> **PASSAGE PROVIDED**
# Elastic collision COR problem.

1. Feb 25, 2010

### arteelibunao

Why is e=1 for perfectly elastic collision?

How did they arrive with that? Any derivations? Thanks.

-Artee Libunao

2. Feb 25, 2010

### Fightfish

The coefficient of restitution is defined as
$$C_{R} = \frac{v_{2} - v_{1}}{u_{1} - u_{2}}$$

For elastic collisions, it can shown from conservation of kinetic energy and conservation of momentum that relative speed of approach = relative speed of separation for the two objects colliding. Hence $$v_{2} - v_{1} = u_{1} - u_{2}$$

3. Feb 25, 2010

### Saw

If you think of the two colliding objects as a system, you realize that, in the absence of external forces (and the force arising in a collision is an internal one of the system), the system cannot accelerate: in any frame, the velocity of the center of mass must remain constant.

> **WORK TO COMPLETE**
Pick up the forum thread about the coefficient of restitution in elastic collisions and continue it from its last sentence.

> **Stored data entries**
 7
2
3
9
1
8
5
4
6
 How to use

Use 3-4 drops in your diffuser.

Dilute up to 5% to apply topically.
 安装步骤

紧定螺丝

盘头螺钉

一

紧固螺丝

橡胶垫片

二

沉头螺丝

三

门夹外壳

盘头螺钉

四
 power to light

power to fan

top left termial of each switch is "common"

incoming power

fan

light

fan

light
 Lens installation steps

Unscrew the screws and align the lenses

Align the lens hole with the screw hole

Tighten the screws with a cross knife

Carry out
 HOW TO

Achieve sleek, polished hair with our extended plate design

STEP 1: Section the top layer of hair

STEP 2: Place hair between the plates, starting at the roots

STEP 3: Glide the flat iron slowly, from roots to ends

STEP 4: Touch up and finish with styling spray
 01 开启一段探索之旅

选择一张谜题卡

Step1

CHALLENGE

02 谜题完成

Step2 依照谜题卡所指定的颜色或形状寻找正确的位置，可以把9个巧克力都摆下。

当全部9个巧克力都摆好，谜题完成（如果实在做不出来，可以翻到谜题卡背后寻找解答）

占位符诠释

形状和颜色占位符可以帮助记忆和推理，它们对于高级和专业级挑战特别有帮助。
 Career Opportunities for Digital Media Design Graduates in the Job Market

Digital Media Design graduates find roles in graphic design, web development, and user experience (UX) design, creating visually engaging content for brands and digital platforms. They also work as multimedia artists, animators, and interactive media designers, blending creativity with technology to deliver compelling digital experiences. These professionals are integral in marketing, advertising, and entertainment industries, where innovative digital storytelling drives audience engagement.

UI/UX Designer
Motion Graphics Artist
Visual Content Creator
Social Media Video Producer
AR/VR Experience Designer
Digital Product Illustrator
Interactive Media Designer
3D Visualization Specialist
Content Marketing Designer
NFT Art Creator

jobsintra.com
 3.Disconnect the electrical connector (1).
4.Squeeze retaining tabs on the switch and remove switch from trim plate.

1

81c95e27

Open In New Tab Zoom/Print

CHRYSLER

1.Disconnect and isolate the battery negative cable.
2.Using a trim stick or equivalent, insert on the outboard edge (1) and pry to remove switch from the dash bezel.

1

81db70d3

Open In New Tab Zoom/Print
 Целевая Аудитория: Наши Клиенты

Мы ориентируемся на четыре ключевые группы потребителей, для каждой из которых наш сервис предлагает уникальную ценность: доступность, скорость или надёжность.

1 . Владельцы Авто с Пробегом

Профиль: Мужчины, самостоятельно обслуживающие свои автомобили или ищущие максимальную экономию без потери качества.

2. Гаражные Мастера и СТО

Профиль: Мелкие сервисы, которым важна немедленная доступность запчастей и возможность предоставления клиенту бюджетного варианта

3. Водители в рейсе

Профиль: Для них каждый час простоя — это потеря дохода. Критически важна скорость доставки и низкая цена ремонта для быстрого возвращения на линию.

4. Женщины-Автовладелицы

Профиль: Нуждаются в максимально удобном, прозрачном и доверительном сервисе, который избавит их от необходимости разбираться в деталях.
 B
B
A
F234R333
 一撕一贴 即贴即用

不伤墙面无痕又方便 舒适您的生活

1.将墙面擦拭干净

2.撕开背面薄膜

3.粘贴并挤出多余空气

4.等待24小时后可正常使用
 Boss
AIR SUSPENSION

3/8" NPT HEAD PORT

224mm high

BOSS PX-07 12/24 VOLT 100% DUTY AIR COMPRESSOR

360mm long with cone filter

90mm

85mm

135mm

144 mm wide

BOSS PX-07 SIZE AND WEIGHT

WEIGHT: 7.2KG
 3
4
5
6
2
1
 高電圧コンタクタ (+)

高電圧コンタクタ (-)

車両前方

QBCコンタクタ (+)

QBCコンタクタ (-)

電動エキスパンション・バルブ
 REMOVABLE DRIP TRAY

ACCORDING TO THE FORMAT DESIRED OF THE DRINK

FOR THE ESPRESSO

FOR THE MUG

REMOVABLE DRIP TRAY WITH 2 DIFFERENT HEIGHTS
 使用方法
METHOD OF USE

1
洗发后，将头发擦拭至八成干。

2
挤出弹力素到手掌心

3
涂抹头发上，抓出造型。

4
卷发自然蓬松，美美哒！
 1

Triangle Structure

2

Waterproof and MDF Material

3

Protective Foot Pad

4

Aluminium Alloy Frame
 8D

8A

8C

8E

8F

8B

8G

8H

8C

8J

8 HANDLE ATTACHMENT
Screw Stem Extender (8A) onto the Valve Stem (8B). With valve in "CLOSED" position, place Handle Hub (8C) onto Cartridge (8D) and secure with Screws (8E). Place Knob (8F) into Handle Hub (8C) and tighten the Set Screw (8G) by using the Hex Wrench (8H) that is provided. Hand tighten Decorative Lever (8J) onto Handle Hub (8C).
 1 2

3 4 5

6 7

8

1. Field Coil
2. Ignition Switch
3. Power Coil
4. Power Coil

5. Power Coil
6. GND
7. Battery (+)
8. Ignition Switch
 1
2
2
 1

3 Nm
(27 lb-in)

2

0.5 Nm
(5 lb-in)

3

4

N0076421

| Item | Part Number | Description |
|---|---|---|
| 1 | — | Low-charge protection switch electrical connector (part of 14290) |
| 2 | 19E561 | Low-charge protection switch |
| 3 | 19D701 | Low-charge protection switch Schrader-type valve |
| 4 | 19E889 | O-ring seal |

> **RESULT FOR THIS TASK**
$$v_{CM} = \frac{{V_o M}} {{m + M}} + \frac{{v_o m}} {{m + M}} = \frac{{V_f M}} {{m + M}} + \frac{{v_f m}} {{m + M}}$$

Another expression of the same is conservation of momentum:

$$p_o = V_o M + v_o m = V_f M + v_f m = p_f$$

Or Newton's Third Law:

$$\begin{gathered} V_o M + v_o m = V_f M + v_f m_f \hfill \\ v_o m - v_f m_f = V_f M - V_o M \hfill \\ m(v_o - v_f ) = M(V_f - V_o ) \hfill \\ m(v_f - v_o ) = - M(V_f - V_o ) \hfill \\ m\Delta v = - M\Delta V \hfill \\ \end{gathered}$$

and since collision time is the same for both objects:

$$\begin{gathered} m\Delta v/\Delta t = - M\Delta V/\Delta t \hfill \\ ma = - MA \hfill \\ \end{gathered}$$

But all this only tells you how the total effect, the total acceleration, is distributed between the two objects, not its magnitude (the equality would still be true if you multiply both sides by n). To learn this, you must rely on conservation of energy and distinguish different cases depending on the characterstics of the materials involved.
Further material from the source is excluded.